REQUIRED ACTION –
Below are records; please set down exactly the lines from the first through the one containing "site EFA_S1_EFA08, 3-frame burst.".

*** Block opens ***

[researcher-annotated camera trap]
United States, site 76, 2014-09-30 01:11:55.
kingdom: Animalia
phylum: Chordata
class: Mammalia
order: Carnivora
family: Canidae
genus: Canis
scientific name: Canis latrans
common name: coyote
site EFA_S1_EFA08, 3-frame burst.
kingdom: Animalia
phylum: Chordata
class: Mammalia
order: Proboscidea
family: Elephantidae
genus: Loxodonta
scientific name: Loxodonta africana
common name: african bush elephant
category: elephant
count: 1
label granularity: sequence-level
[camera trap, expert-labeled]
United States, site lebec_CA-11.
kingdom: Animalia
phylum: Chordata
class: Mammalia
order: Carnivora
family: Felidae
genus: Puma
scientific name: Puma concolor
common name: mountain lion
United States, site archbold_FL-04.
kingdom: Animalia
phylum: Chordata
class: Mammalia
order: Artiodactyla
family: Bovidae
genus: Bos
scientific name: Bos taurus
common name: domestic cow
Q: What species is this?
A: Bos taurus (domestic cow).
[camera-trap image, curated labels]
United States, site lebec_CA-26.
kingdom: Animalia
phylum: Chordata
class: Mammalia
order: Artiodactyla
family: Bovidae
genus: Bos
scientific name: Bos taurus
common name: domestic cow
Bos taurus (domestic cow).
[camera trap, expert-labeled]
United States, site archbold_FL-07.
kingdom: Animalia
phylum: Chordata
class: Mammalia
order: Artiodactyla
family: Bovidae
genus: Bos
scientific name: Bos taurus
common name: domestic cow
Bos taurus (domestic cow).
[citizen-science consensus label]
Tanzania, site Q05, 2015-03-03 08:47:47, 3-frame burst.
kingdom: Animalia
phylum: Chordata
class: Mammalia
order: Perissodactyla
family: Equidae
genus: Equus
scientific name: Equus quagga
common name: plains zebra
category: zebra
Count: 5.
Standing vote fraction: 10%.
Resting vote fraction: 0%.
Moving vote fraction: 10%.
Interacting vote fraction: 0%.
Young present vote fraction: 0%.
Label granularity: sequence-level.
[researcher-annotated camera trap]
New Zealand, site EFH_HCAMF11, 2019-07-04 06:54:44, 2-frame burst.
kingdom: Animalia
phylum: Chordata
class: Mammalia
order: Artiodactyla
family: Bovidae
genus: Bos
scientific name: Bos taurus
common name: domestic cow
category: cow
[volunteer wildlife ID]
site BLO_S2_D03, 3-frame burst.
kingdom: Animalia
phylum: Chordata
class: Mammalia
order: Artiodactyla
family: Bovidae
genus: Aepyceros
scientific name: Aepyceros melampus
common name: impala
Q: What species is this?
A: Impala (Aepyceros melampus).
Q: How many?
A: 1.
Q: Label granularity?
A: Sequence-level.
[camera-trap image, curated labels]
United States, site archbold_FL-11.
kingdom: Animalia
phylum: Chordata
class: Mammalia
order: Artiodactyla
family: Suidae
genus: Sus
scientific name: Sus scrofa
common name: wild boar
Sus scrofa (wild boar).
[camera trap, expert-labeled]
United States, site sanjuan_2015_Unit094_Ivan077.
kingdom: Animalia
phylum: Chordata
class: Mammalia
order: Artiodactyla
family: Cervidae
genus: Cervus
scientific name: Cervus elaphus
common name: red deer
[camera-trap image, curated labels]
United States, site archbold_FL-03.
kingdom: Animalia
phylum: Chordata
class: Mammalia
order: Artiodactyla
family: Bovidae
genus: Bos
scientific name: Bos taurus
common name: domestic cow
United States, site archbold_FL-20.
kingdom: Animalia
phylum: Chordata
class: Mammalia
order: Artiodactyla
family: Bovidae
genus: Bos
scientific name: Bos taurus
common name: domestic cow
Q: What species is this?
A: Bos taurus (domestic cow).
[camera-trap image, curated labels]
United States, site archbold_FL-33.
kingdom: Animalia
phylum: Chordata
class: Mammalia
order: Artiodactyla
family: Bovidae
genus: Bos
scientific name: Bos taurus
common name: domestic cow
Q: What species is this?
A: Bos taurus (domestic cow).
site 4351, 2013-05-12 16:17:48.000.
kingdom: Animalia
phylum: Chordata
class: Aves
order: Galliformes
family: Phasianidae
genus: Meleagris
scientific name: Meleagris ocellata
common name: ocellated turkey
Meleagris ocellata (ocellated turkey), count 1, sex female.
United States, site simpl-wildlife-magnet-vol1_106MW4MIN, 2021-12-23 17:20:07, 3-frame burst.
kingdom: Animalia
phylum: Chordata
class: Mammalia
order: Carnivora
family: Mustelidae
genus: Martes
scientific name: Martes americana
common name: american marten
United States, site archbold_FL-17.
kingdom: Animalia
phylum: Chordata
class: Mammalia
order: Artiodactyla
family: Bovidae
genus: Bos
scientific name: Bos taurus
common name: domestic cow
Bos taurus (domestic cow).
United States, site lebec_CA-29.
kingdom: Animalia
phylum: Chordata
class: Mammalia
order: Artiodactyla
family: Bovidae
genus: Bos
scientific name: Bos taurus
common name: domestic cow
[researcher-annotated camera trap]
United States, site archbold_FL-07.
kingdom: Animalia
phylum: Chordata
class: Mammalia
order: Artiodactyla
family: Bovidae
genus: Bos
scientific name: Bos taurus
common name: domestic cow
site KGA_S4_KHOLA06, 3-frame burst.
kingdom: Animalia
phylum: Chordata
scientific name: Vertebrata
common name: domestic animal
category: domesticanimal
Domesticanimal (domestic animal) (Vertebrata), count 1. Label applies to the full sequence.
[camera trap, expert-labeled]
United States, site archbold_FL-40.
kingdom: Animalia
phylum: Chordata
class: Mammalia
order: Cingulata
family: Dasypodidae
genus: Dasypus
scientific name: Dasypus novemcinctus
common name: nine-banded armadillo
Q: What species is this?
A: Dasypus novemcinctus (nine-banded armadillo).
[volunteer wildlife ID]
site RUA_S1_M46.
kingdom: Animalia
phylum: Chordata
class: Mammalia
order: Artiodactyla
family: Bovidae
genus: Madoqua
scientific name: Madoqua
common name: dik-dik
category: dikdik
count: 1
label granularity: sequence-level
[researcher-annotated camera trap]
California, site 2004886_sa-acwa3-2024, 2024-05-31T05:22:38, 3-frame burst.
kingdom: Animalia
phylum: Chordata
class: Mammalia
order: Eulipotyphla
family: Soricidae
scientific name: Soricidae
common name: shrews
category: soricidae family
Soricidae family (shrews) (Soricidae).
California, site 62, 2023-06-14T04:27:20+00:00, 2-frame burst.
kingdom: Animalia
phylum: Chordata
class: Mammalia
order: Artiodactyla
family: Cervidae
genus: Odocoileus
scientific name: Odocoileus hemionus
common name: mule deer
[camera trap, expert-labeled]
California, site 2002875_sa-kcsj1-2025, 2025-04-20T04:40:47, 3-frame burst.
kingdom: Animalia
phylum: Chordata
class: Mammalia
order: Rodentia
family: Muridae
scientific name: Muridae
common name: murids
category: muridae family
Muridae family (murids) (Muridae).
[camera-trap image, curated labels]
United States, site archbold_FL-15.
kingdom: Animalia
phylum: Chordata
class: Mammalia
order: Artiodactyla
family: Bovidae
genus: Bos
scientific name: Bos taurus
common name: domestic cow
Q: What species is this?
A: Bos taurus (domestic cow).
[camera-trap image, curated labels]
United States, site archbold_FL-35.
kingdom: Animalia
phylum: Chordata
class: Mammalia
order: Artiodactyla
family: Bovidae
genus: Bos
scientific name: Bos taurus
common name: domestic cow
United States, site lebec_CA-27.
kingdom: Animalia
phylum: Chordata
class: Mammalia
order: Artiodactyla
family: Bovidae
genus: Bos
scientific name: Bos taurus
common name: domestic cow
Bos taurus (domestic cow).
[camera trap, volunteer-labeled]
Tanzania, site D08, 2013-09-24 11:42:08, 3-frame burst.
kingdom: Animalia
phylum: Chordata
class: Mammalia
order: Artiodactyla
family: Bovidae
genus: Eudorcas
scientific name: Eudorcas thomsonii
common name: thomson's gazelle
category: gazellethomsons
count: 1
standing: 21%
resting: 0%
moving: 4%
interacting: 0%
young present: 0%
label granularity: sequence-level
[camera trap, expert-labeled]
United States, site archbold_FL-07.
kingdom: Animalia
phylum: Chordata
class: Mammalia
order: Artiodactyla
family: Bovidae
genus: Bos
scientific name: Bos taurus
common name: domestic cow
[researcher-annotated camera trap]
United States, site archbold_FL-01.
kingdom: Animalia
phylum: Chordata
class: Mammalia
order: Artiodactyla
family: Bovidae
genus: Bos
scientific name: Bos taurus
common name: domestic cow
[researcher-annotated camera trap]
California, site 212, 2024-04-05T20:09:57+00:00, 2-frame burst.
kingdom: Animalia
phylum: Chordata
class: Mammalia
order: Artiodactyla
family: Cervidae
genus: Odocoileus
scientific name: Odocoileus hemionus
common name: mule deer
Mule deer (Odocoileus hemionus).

*** Block closes ***

ANSWER –
[researcher-annotated camera trap]
United States, site 76, 2014-09-30 01:11:55.
kingdom: Animalia
phylum: Chordata
class: Mammalia
order: Carnivora
family: Canidae
genus: Canis
scientific name: Canis latrans
common name: coyote
site EFA_S1_EFA08, 3-frame burst.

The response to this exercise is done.